Analyse
La nécessaire émergence des régions du monde, le modèle européen et les relations entre l’Europe et la Communauté régionale arabe
Article de Pierre Calame pour la revue Bada’el
Par Pierre Calame
mai 2008Pour Pierre Calame, le seul moyen de construire une communauté politique à la hauteur des interdépendances existant entre les peuples de la planète et de notre communauté de destinée est de construire des institutions internationales fondées sur le dialogue entre une vingtaine de régions du monde. Toutes ces régions sont loin d’être construites politiquement, la construction européenne faisant figure d’exception. La communauté régionale arabe pourrait s’inspirer de cette dernière expérience pour que les pays de la zone sortent puissent sortir d’une rhétorique enfermante. Pour cela, Pierre Calame suggère que les jeunes élites arabes, lassées de voir des gouvernants manipuler les sentiments nationalistes ou pan-arabe au service de l’entretien de leur propre pouvoir, s’engagent ensemble. Filles d’une même civilisation méditerranéenne, l’Europe et le monde arabe sont appelées dans ce cadre, selon lui, à développer un partenariat privilégié.
Table des matières
Au lendemain de la deuxième guerre mondiale et sous l’influence de son traumatisme, les puissances alliées victorieuses ont jeté les bases d’une organisation politique de gestion d’une communauté mondiale en train d’émerger. Simultanément en réponse au double suicide presque réussi qui a constitué pour l’Europe les deux guerres mondiales, une poignée de responsables éclairés, Jean Monnet, Robert Schuman, Konrad Adenauer et quelques autres avaient compris que pour ne pas rééditer la fin de la deuxième guerre mondiale et ne pas perdre la paix après avoir gagné la guerre, il était indispensable d’intégrer l’Allemagne vaincue dans un ensemble régional plus vaste et ainsi de construire ce qui allait devenir, à partir d’un noyau de six pays, l’Union Européenne.
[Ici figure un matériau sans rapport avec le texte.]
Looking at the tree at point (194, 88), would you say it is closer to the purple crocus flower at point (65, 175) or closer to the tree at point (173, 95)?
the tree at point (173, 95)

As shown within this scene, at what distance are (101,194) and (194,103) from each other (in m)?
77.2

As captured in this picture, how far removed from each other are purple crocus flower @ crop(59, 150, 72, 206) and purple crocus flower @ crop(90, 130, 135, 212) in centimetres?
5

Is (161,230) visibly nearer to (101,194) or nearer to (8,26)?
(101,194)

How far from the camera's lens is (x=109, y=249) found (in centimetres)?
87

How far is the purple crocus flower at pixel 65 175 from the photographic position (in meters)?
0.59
Beaucoup d’événements ont marqué les 50 années qui ont suivi. La décolonisation et la création de nombreux nouveaux pays indépendants, le développement des télécommunications, l’effondrement du coût des transports, l’impact croissant des activités humaines sur la biosphère et les déséquilibres entre les appétits de consommation et les capacités de régénération de la planète, les bouleversements scientifiques symbolisés par les NBTIC (Nanotechnologie, Biotechnologie, Technologie de l’Information et de la Communication), émergence de la puissance industrielle et économique asiatique avec dans les dix dernières années le décollage de l’Inde et de la Chine après ceux, plus anciens du Japon et de la Corée du Sud.
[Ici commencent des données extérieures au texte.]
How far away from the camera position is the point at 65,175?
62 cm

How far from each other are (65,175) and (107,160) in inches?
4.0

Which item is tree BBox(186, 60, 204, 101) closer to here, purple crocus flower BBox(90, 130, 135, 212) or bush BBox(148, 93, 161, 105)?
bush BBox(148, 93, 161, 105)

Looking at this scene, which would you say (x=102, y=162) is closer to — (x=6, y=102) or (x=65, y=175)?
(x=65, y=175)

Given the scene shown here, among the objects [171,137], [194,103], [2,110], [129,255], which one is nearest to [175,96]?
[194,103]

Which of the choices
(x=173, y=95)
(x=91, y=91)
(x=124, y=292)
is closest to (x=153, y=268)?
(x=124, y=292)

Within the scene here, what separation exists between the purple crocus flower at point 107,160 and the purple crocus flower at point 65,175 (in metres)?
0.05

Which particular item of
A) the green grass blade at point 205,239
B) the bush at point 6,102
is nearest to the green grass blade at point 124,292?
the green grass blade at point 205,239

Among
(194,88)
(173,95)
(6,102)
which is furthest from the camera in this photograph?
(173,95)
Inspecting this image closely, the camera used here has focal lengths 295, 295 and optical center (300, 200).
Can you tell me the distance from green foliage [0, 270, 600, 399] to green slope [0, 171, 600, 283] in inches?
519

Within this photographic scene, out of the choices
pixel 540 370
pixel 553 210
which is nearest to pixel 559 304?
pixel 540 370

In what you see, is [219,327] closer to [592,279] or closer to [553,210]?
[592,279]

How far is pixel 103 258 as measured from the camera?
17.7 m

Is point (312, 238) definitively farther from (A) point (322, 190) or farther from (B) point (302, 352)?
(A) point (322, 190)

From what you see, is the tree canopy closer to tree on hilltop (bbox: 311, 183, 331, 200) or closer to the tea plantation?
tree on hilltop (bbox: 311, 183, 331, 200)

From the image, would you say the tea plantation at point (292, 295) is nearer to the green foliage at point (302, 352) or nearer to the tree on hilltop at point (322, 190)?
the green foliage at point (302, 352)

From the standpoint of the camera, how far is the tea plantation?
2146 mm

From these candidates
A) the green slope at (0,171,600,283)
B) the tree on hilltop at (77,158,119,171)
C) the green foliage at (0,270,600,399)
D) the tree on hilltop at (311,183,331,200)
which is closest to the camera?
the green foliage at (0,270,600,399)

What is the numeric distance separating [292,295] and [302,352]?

La chute du Mur de Berlin en 1990 a sonné le glas des perspectives historiques du communisme et de la gestion centralisée de l’économie, du moins pour quelques décennies. Laissant l’idéologie libérale sans rivale, accélérant la conversion, déjà entreprise par la Chine, des anciens pays communistes à l’économie de marché, la chute du mur donne le signal d’un mouvement accéléré d’intégration économique mondiale. La création de l’Organisation Mondiale du Commerce et l’adhésion à l’organisation d’un nombre croissant des pays, le plus notable et le dernier en date étant la Chine, fait passer un simple traité multilatéral d’abaissement des droits de douanes, le GATT, à la création d’un véritable droit international du commerce. L’un des symboles les plus évident de cette intégration croissante du monde est le rapport entre la Chine et les Etats Unis. La Chine a besoin de l’ouverture du marché américain pour poursuivre sa croissance ; mais elle tient les Etats Unis par la barbichette en comblant par l’achat massif de bons du trésor américain le déficit abyssal de l’économie américaine. Et, simultanément, Chine et Etats Unis se marquent à la culotte dans toutes les régions du monde dans l’obsession de contrôler leur source d’approvisionnement en énergie fossile.
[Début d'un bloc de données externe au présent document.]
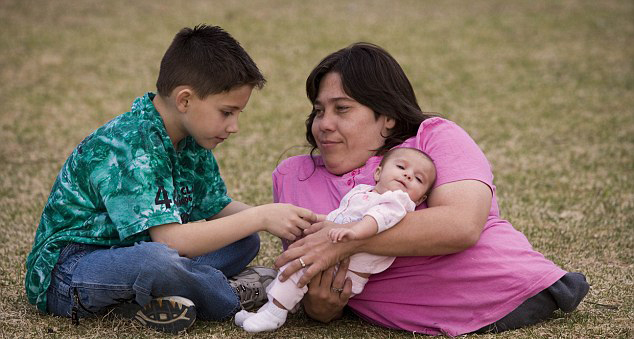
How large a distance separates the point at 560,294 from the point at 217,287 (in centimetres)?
143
Mais si l’interdépendance évidente massive et dramatique entre l’humanité et la biosphère, marquée par le changement climatique déjà engagé, et l’interpénétration croissante des économies et des informations, notamment par le biais de télévisions satellites et d’Internet, donne une signification forte et évidente à l’idée d’une communauté mondiale partageant un même destin, prise de conscience d’une immense portée anthropologique, l’organisation politique du monde n’a pas suivi ; elle a au contraire régressé.
Cette affirmation peut paraître étonnante quand on voit le nombre de grandes conférences internationales qui a ponctué les années 90 et à la veille d’une nouvelle Assemblée Générale de l’ONU, en septembre 2005 qui est supposée procéder au toilettage des institutions internationales, notamment du Conseil de Sécurité, et faire le bilan à mi parcours des engagements pris à l’Assemblée du Millénaire, en l’an 2000, par la communauté internationale de se donner les « objectifs de développement du millénaire pour la période 2000-2010 » . Mais, pour reprendre l’expression de Kimon Valaskakis, ancien ambassadeur du Canada à l’OCDE et fondateur de l’école d’Athènes, le « petit ménage » des institutions internationales ne suffit pas, un « grand ménage » de la gouvernance mondiale, conduisant à repenser les bases, est devenu nécessaire et urgent. Point de vue que je partage totalement. l’inadéquation actuelle de la gouvernance mondiale à la nature et à l’ampleur des interdépendances entre l’humanité et la biosphère et entre les sociétés humaines conduit aujourd’hui à une dramatique contradiction : d’un côté, chacun sent bien la nécessité de construire les régulations politiques sérieuses pour gérer les interdépendances d’aujourd’hui et de demain mais, en même temps, le scepticisme à l’égard des institutions internationales actuelles fait que beaucoup sont réticents à les renforcer.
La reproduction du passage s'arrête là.